68

I have a React app hosted on an S3 bucket. The code is minified using yarn build (it's a create-react-app based app). The build folder looks something like:

build
├── asset-manifest.json
├── favicon.ico
├── images
│   ├── map-background.png
│   └── robot-icon.svg
├── index.html
├── js
│   ├── fontawesome.js
│   ├── packs
│   │   ├── brands.js
│   │   ├── light.js
│   │   ├── regular.js
│   │   └── solid.js
│   └── README.md
├── service-worker.js
└── static
    ├── css
    │   ├── main.bf27c1d9.css
    │   └── main.bf27c1d9.css.map
    └── js
        ├── main.8d11d7ab.js
        └── main.8d11d7ab.js.map

I never want index.html to be cached, because if I update the code (causing the hex suffix in main.*.js to update), I need the user's next visit to pick up on the <script src> change in index.html to point to the updated code.

In CloudFront, I can only seem to exclude paths, and excluding "/" doesn't seem to work properly. I'm getting strange behavior where I change the code, and if I hit refresh, I see it, but if I quit Chrome and go back, I see very outdated code for some reason.

I don't want to have to trigger an invalidation on every code release (via CodeBuild). Is there some other way? I think one of the challenges is that since this is an app using React Router, I'm having to do some trickery by setting the error document to index.html and forcing an HTTP status 200 instead of 403.

ffxsam
  • 26,428
  • 32
  • 94
  • 144

5 Answers5

63

A solution based on CloudFront configuration:

Go to your CloudFront distribution, under the "Behavior" tab and create a new behavior. Specify the following values:

  • Path Pattern: index.html
  • Object Caching: customize
  • Maximum TTL: 0 (or another very small value)
  • Default TTL: 0 (or another very small value)

Save this configuration.

CloudFront will not cache index.html anymore.

foobar443
  • 2,339
  • 3
  • 23
  • 31
  • 2
    Hi @seza443 does this work for index.html files in inner directories, or just for the one in root directory? – Tumaini Mosha Jun 27 '19 at 12:21
  • @TumainiMosha not sure about this. I would say only root directory. And to match `index.html` for sub-directories as all, try `*index.html` ? – foobar443 Jun 28 '19 at 13:11
  • 6
    Thanks for feedback. I can confirm the initial rule (`index.html`) works for inner directories. I checked the cloudfront documentation, basically, their rules match file names, even in inner directories, not just root directory. – Tumaini Mosha Jun 30 '19 at 09:18
  • 4
    In case anyone else was curious: achieving this from the AWS CLI is not very convenient. – bbeecher Mar 20 '20 at 04:05
  • 3
    This is the way to go if you're using CI/CD solutions and your index.html gets updated every time. IMHO it should be accepted as the correct answer. – Giorgio Fellipe Jun 15 '20 at 16:31
  • If I do this do I also need to update anything on the S3 object? – Andrew Nov 13 '20 at 16:42
  • 3
    I think this answer applies to the `Use legacy cache settings` option in `Cache and origin request settings`. If you want to use an existing managed policy by selecting the `Use a cache policy and origin request policy` option, I think the correct value is `Managed-CachingDisabled` – justanotherdev Jun 10 '21 at 03:01
49

If you never want index.html to be cached, set the Cache-Control: max-age=0 header on that file only. CloudFront will make a request back to your origin S3 bucket on every request, but it sounds like this is desired behavior.
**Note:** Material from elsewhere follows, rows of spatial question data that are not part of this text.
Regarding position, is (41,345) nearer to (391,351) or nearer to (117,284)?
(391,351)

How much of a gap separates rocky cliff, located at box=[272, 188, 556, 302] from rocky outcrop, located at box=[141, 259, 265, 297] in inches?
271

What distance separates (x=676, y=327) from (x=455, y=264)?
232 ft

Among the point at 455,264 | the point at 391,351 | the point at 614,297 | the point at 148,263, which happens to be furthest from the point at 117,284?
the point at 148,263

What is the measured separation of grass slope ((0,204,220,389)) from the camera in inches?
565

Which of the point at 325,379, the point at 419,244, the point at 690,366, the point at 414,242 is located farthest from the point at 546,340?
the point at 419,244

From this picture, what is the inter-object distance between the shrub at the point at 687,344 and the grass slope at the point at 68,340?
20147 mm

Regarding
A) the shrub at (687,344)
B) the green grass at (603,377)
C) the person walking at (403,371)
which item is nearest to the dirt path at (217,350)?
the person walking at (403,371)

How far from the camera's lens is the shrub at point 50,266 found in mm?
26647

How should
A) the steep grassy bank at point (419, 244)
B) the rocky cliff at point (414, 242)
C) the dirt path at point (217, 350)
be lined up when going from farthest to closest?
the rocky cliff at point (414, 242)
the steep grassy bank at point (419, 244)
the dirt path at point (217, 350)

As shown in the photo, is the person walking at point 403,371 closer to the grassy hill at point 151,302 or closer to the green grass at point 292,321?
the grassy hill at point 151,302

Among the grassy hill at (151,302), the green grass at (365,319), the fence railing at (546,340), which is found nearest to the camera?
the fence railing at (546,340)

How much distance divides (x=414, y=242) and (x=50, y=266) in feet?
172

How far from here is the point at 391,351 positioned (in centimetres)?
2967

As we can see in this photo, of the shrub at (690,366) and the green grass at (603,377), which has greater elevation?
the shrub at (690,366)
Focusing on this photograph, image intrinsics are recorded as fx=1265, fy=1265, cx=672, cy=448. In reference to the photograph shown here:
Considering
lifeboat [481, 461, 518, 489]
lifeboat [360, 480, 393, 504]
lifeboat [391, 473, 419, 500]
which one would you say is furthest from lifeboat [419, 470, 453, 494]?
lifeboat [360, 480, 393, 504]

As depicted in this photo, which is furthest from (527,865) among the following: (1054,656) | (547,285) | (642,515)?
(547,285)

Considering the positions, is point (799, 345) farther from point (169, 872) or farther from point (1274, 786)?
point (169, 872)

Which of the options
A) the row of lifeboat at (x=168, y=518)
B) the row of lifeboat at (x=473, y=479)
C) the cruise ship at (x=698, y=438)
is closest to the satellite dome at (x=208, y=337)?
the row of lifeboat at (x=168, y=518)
If you're wanting to set longer expiry times and invalidate the CloudFront cache manually, you can use a * or /* as your invalidation path (not / as you have mentioned). This can take up to 15 minutes for all CloudFront edge nodes around the world to reflect the changes in your origin however.

Luke Peterson
  • 8,584
  • 8
  • 45
  • 46
  • And are you talking about adding that header in the S3 object metadata? And correct, regardless of the URL path, I never want index.html cached. I'm more concerned about caching the related files (JS files, CSS, images). – ffxsam Aug 17 '17 at 16:43
  • Yes: it's referred to as 'System-Defined Metadata' in the AWS documentation: http://docs.aws.amazon.com/AmazonS3/latest/user-guide/add-object-metadata.html – Luke Peterson Aug 17 '17 at 21:22
  • 11
    Great, this is helpful! I've set up my deploy process to use `aws s3 cp --cache-control max-age=0` when copying over the index file. Works like a charm. – ffxsam Aug 17 '17 at 22:12
  • 1
    I know these are old Q&A, but I've accomplished the same by setting `Cache-Control: no-store` header (as metadata in S3 file) for index.html. – Mauri Q Dec 23 '19 at 14:12
26

Here is the command I ran to set cache-control on my index.html file after uploading new files to s3 and invalidating Cloudfront:

aws s3 cp s3://bucket/index.html s3://bucket/index.html --metadata-directive REPLACE --cache-control max-age=0 --content-type "text/html"
Gal Silberman
  • 3,756
  • 4
  • 31
  • 58
chadhamre
  • 607
  • 7
  • 12
0

Alright the solutions given are all valid, I just want to re-iterate everything you can try to get this setup to work (at least what worked for me):

Have cloudfront take the lead in the caching policy

You don this by making sure the content in your S3 bucket doesn't have the max-age header set to anything besides 0. So for example when using aws s3 sync, you can use:

aws s3 sync ./build/ $S3_BUCKET --delete --cache-control max-age=0

Or when you you use the aws 3 cp command, then please see @chadhamre's solution above.

Please do make sure you check this in your CI pipelines, as I accidentally had this set to a large number and couldn't figure out why any solution like cache invalidation did not work.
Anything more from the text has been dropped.